● **TASK SET**
a. Rewrite the Ted Stevens article starting at "King of the" and ending at "missile defense scheme.", with "Tongass National Forest" changed to "Chugach National Forest".
b. Carry on the Ted Stevens article from its last sentence.

● **DOCUMENT EXTRACT**
* BEGIN *

King of the Hill

Ted Stevens doesn’t exploit loopholes, he drills them.

From his aerie in the US senate, the Alaska Republican exerts his power over vast terrains of legislation and budgeting, from the logging of the Tongass National Forest to the development of the Star Wars missile defense scheme.

Since Stevens, the longest-serving Republican in Congress, became the chair of the Senate Appropriations Committee in 1997, his power has magnified. Through his machinations, federal spending in Alaska has nearly doubled in the past eight years. On a per capita basis, Alaska now leads the nation in the receipt of federal money, at nearly $12,000 for each resident and twice the national average. Alaska also now occupies the top spot for so-called earmarked appropriations, special pet-projects in home states of senators and representatives on the appropriations committees. Under Stevens’ sway, Alaska now gets more than $611 in federal funds for each Alaskan for these special earmarks. The national average for earmarked pork projects is $19 per capita.

Of course, this money doesn’t go directly into the pockets of all Alaskans, but is channeled into projects benefiting the senator’s political patrons and in some cases into projects in which the senator and his family own a financial stake.

* END *

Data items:
* BEGIN *

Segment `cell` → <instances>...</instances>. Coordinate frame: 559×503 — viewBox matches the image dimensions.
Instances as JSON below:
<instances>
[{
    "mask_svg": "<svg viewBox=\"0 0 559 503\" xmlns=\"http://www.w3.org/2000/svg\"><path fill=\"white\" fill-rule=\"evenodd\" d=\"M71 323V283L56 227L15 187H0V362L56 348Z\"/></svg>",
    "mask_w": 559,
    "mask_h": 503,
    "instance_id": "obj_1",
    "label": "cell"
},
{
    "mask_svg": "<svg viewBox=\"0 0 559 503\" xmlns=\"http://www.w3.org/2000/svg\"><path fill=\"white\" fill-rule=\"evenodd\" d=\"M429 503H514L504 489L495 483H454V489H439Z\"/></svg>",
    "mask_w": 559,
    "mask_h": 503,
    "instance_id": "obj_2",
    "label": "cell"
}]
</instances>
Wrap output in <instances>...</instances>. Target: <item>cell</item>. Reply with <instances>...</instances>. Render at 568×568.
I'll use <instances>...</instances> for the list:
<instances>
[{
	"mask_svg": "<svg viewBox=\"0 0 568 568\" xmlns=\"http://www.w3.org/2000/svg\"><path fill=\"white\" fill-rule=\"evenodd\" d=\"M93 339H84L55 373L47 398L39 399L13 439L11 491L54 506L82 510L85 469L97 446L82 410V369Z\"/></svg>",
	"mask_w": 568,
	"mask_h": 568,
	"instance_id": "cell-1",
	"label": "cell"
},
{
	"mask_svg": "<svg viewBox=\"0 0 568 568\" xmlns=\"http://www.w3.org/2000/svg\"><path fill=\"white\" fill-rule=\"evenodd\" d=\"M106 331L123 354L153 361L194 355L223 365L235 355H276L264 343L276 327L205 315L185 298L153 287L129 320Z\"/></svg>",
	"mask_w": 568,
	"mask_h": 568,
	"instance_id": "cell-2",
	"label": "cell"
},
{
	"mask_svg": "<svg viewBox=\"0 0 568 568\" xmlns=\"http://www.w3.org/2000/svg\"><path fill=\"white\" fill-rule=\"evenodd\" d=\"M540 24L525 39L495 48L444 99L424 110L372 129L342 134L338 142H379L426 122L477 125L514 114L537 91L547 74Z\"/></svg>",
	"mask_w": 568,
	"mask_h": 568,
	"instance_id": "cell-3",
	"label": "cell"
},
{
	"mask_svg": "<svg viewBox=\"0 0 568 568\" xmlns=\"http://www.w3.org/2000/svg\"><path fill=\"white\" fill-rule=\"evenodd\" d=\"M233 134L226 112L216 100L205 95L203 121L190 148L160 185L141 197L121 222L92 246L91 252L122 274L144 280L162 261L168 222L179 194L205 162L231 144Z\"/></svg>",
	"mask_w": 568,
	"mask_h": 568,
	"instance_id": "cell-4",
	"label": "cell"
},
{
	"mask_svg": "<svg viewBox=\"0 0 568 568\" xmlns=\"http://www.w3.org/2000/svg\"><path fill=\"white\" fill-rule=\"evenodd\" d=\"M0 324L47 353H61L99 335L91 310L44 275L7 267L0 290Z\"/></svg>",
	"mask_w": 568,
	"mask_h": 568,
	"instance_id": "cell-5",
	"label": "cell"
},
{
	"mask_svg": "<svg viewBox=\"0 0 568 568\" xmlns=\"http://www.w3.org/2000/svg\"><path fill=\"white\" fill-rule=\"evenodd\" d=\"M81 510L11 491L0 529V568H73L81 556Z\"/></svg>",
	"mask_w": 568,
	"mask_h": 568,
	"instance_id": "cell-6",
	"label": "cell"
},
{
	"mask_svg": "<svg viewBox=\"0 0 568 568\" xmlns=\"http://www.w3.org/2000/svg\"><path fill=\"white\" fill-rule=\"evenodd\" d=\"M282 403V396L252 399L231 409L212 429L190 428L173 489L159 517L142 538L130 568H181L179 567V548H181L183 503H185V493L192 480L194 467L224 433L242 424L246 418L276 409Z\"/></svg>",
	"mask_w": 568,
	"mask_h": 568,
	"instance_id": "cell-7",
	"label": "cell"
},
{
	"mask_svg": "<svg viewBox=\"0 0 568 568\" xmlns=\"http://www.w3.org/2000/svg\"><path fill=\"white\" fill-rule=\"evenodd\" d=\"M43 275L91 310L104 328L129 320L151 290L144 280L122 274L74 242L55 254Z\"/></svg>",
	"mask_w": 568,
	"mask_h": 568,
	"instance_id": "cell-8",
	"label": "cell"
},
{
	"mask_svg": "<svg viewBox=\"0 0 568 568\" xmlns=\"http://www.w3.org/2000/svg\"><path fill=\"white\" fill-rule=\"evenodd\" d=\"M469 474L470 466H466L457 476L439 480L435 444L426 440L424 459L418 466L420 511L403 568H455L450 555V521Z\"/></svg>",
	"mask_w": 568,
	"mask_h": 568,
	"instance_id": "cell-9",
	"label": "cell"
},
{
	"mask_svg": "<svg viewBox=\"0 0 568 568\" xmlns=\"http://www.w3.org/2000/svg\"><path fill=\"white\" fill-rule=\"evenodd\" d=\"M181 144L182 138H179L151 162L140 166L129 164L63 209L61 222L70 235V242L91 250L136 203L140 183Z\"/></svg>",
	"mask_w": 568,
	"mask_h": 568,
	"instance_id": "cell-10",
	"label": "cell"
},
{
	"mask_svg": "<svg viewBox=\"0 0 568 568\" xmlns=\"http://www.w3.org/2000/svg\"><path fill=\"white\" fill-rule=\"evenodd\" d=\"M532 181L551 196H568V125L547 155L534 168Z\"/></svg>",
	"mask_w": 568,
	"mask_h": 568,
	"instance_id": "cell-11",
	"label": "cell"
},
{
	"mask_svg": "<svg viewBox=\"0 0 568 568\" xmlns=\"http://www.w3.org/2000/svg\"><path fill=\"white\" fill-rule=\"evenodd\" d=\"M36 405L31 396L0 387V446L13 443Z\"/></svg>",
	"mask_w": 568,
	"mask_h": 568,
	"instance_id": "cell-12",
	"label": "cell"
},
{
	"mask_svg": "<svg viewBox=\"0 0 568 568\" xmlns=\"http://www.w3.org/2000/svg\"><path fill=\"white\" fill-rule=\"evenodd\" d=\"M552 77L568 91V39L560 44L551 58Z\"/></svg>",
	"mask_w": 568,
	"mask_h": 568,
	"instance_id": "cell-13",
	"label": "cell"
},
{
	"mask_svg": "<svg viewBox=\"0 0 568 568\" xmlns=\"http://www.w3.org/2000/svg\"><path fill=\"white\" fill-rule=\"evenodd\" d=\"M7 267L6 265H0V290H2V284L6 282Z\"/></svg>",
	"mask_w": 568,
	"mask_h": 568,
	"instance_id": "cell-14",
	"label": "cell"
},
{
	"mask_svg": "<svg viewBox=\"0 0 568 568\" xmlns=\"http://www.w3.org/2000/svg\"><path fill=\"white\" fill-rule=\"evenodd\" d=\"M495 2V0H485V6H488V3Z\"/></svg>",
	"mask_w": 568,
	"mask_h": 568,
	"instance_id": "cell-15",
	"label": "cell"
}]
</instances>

* END *

● **ANSWERS GIVEN**
a.
King of the Hill

Ted Stevens doesn’t exploit loopholes, he drills them.

From his aerie in the US senate, the Alaska Republican exerts his power over vast terrains of legislation and budgeting, from the logging of the Chugach National Forest to the development of the Star Wars missile defense scheme.

b.
Among the special earmarks engineered by Stevens: a $2 million project to monitor Alaska’s skies for volcanic ash, a provision that ended up as a segment on the TV show “West Wing”; $1 million for an airport on remote St. Georges Island; $2.5 million to train Russian workers for jobs in Alaska’s offshore and Arctic oil fields; $15 million to the University of Alaska to study the aurora borealis.

Ted Stevens is a leading foe of the Endangered Species Act. He has tried to demolish the nation’s premier wildlife law by cutting funding to enforce its provisions and by intimidating Fish and Wildlife Service personnel. Even so, the senator has shoveled federal money into wildlife projects that benefit friends and backers in Alaska. In 2003, he inserted line items in the mammoth federal spending bill that gave $4 million to study how to aid beached sea lions and $100,000 for a census of Pacific walrus populations. He has redirected millions in federal funding away from the study of salmon stocks in Oregon, Washington and northern California, where the fish are endangered, up to salmon projects in Alaska, where fish populations are relatively stable.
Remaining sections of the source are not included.